As Israel rushes to vaccinate its population against the coronavirus and with health funds calling on increasingly younger citizens to receive the first dose of the vaccine, the alarming rate of the virus spread is putting unbearable stress on the country's hospitals.
One such hospital is Soroka Medical Center in Be'er Sheva, the only facility in the south of the country that provides service to millions of Israelis, which is buckling under the weight of severe COVID-19 cases.
For the Soroka staff, seeing patients deteriorate quickly, the growing number of younger patients in serious condition and the difficulty families face when they cannot see their dying loved ones are all taking an emotional toll.
There are currently 54 patients in three coronavirus dedicated wards at the hospital. Fourteen are in intensive care, with 12 of them on ventilators or heart and lung machines.
New patients are being referred to medical centers elsewhere because of a shortage of staff and ICU beds, adding to the distress some families are already experiencing.
"We are in the midst of the third and most difficult wave since the coronavirus pandemic broke last year," Dr. Uri Galanta, a senior doctor in the intensive care unit tells Ynet.
"The number of admissions with COVID-19 is increasing and our ICU is treating four times the number of patients compared with earlier waves," he says, adding that the third lockdown imposed at the beginning of January has not yet impacted on morbidity.
According to the hospital's records over the past week, 350 people were treated for respiratory difficulties in the emergency room and more than 16,000 coronavirus tests were conducted - showing an 8% positivity rate.
"We hope to see the effects of the country's vaccination drive in a month or so," Galanta says, "and a drop in the number of critically ill patients soon after that."
"This is not an old people's problem," he says. "Most of our patients are in the 40-60 age group and do not suffer from underlying conditions at all.
"Only people who are overweight have increased risk from COVID-19 but we cannot say that perfectly healthy people cannot develop a serious illness," Galanta says.
"We are losing more patients as well," he says. "More than 20 people die each day in Israel from complications of the virus."
Ilana Fuchis, a 29-year nursing veteran, is the head nurse of the ICU unit and has been leading the nursing staff there for the past 10 months.
"The ICU staff is used to winning.
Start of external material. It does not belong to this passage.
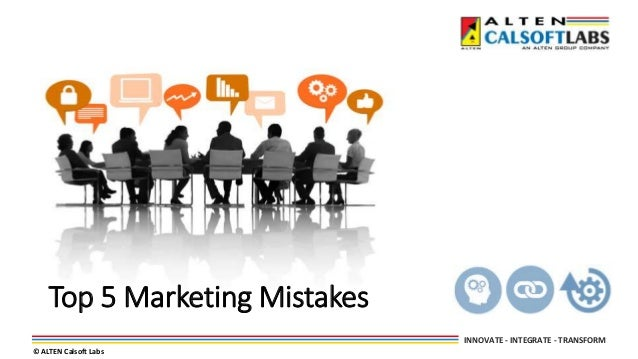 INNOVATE - INTEGRATE - TRANSFORM © ALTEN Calsoft Labs Top 5 Marketing Mistakes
We know how to fight for every patient all day, every day and before the pandemic our death rate in the ICU was very low," she says.
"Now our death rate is up and still rising and that has an adverse effect on the nursing staff and on motivation," Fuchis adds.
"Its tough to work in protective gear when administering life support," she says.
"Everything we do is harder. But we are optimistic that with vaccines being administered, we could soon see a light at the end of the tunnel."